Aim of the exercise:
Copy the records below exactly, starting at the line that contains "Residence Ben Ste Ортизей Стая снимка" and ending at the line that contains "Daikin Altherma ERLA16DAW17"; leave out any pictures.

Dataset excerpts START

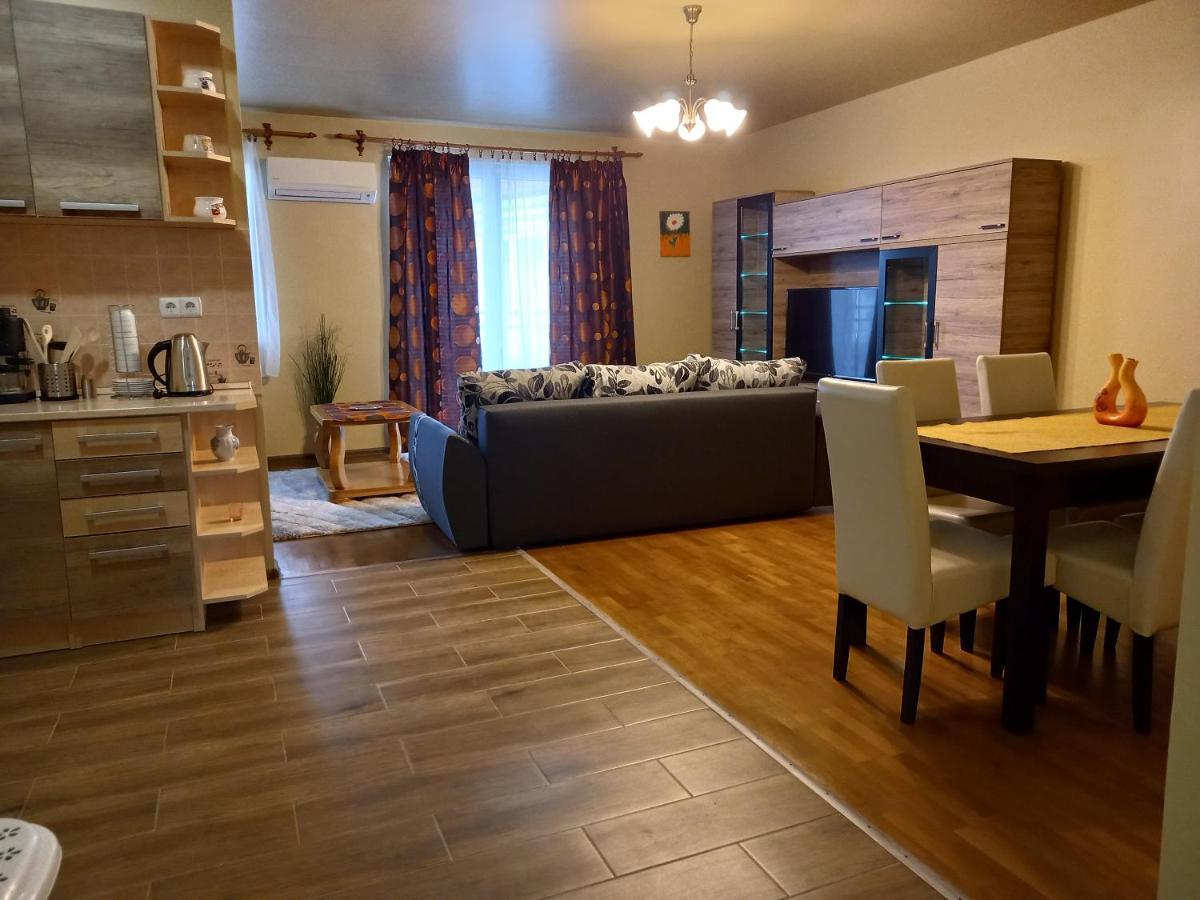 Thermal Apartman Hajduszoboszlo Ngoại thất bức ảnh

Dataset excerpts END
Dataset excerpts START

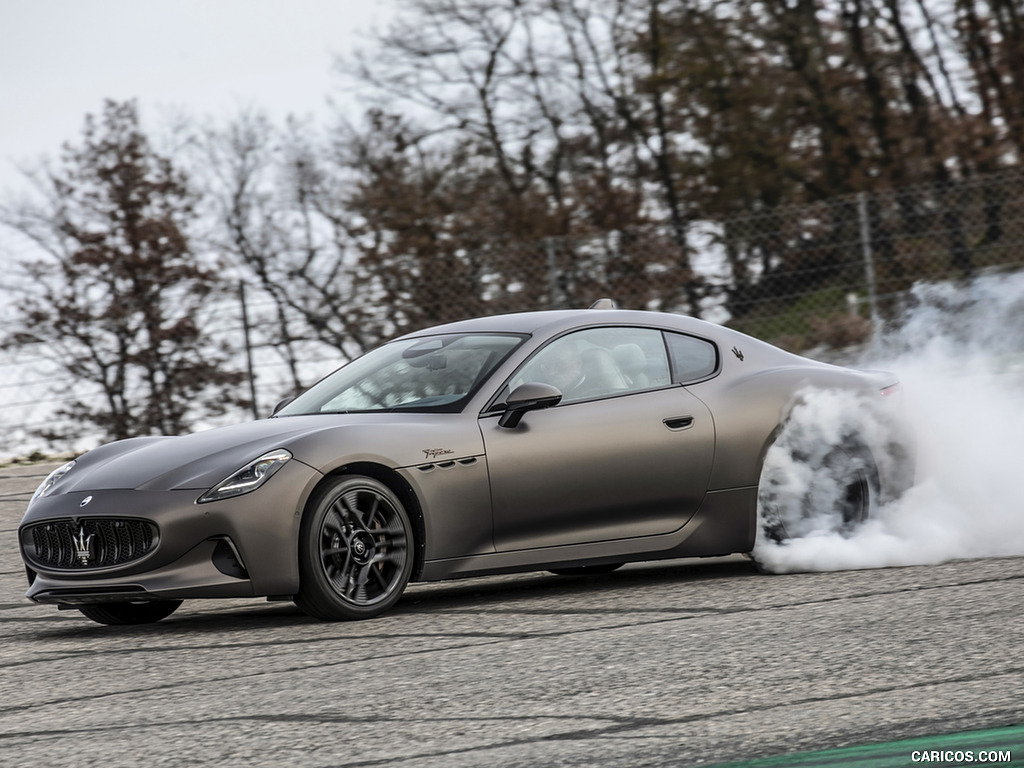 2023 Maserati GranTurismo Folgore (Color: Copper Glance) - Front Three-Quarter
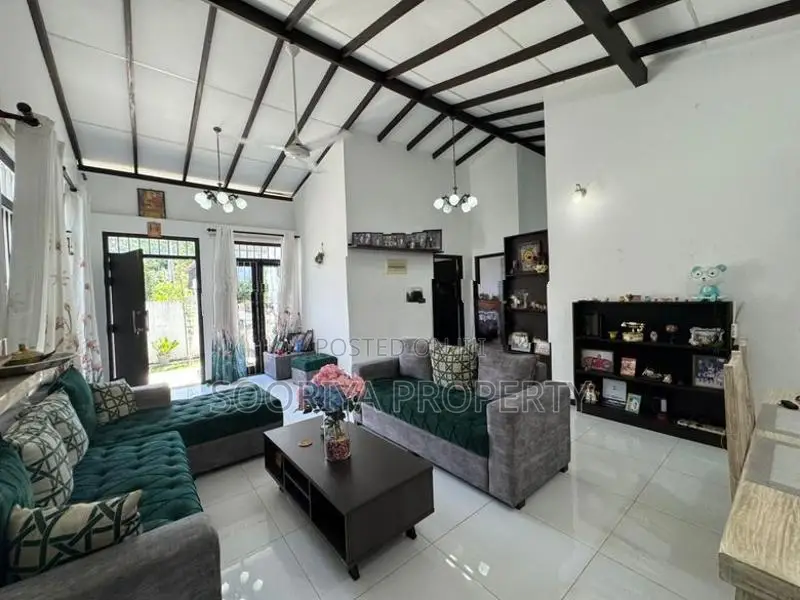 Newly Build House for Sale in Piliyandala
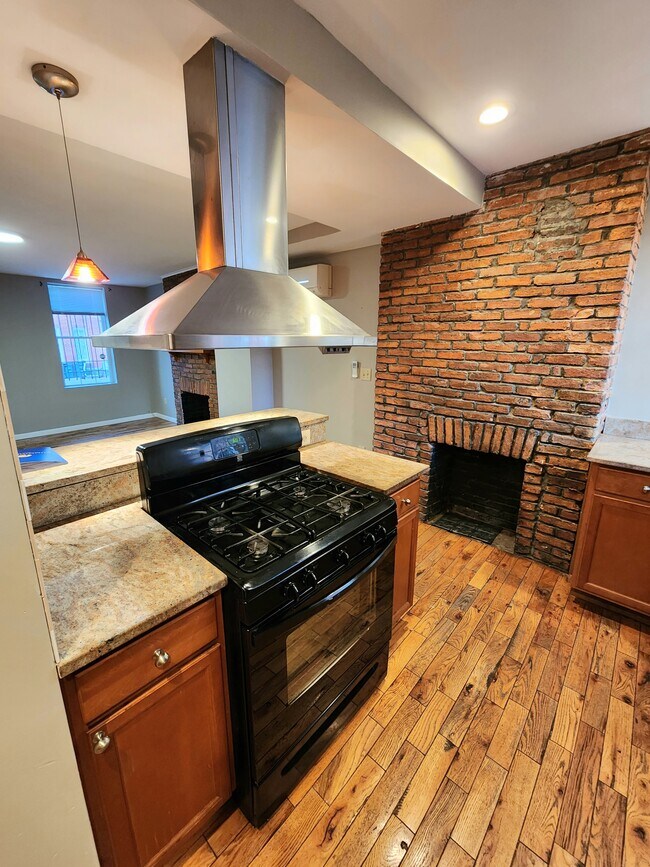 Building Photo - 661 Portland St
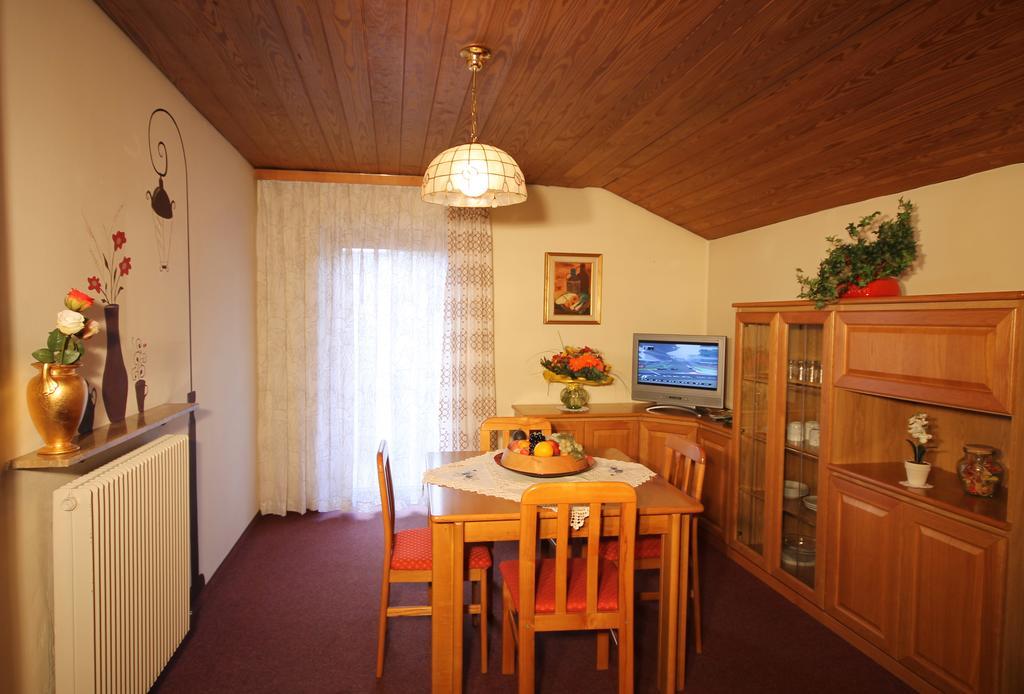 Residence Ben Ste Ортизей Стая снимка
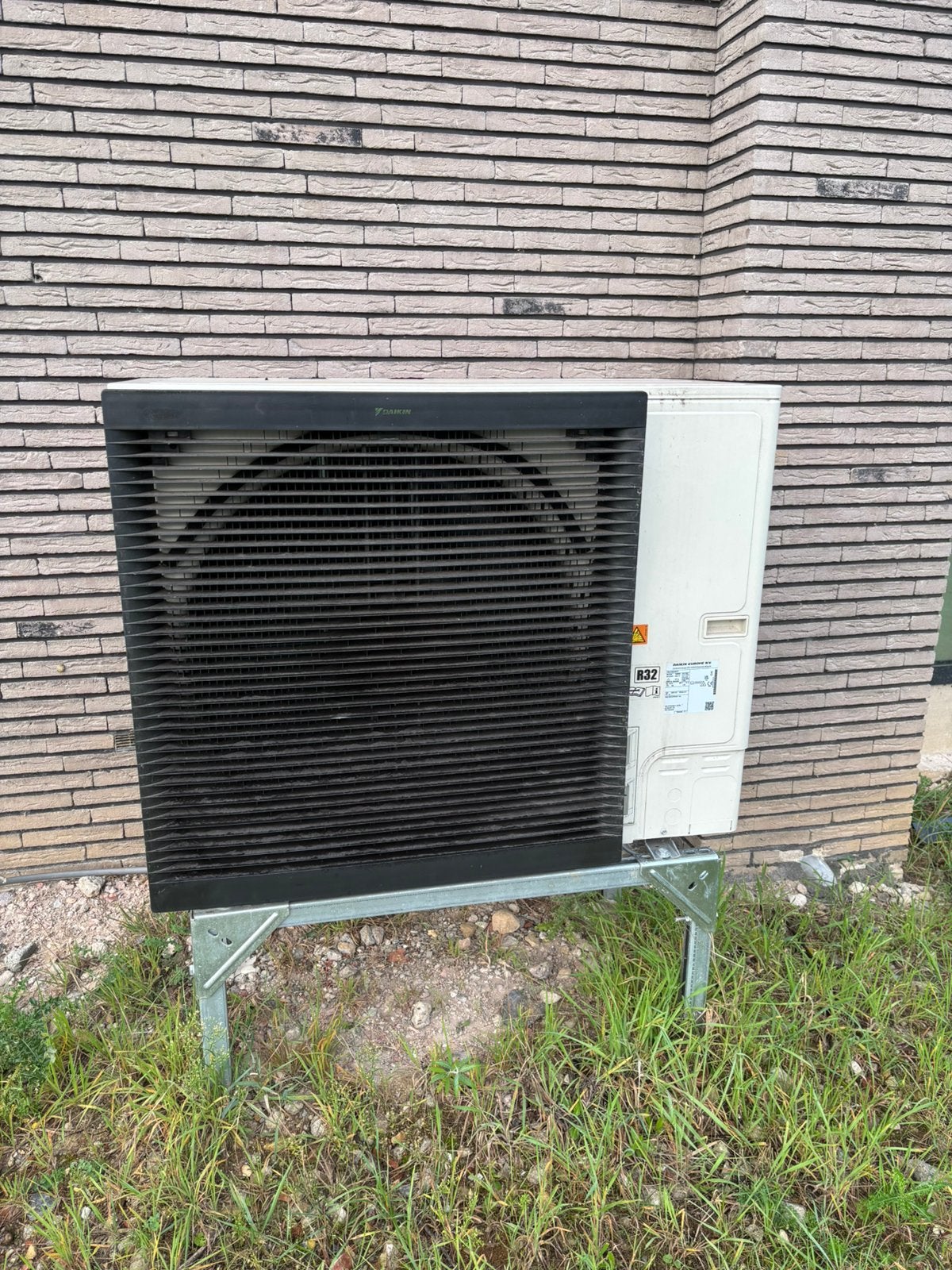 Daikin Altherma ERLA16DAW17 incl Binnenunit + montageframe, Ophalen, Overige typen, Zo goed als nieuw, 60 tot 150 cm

Dataset excerpts END

Answer for this exercise:
 Residence Ben Ste Ортизей Стая снимка
 Daikin Altherma ERLA16DAW17 incl Binnenunit + montageframe, Ophalen, Overige typen, Zo goed als nieuw, 60 tot 150 cm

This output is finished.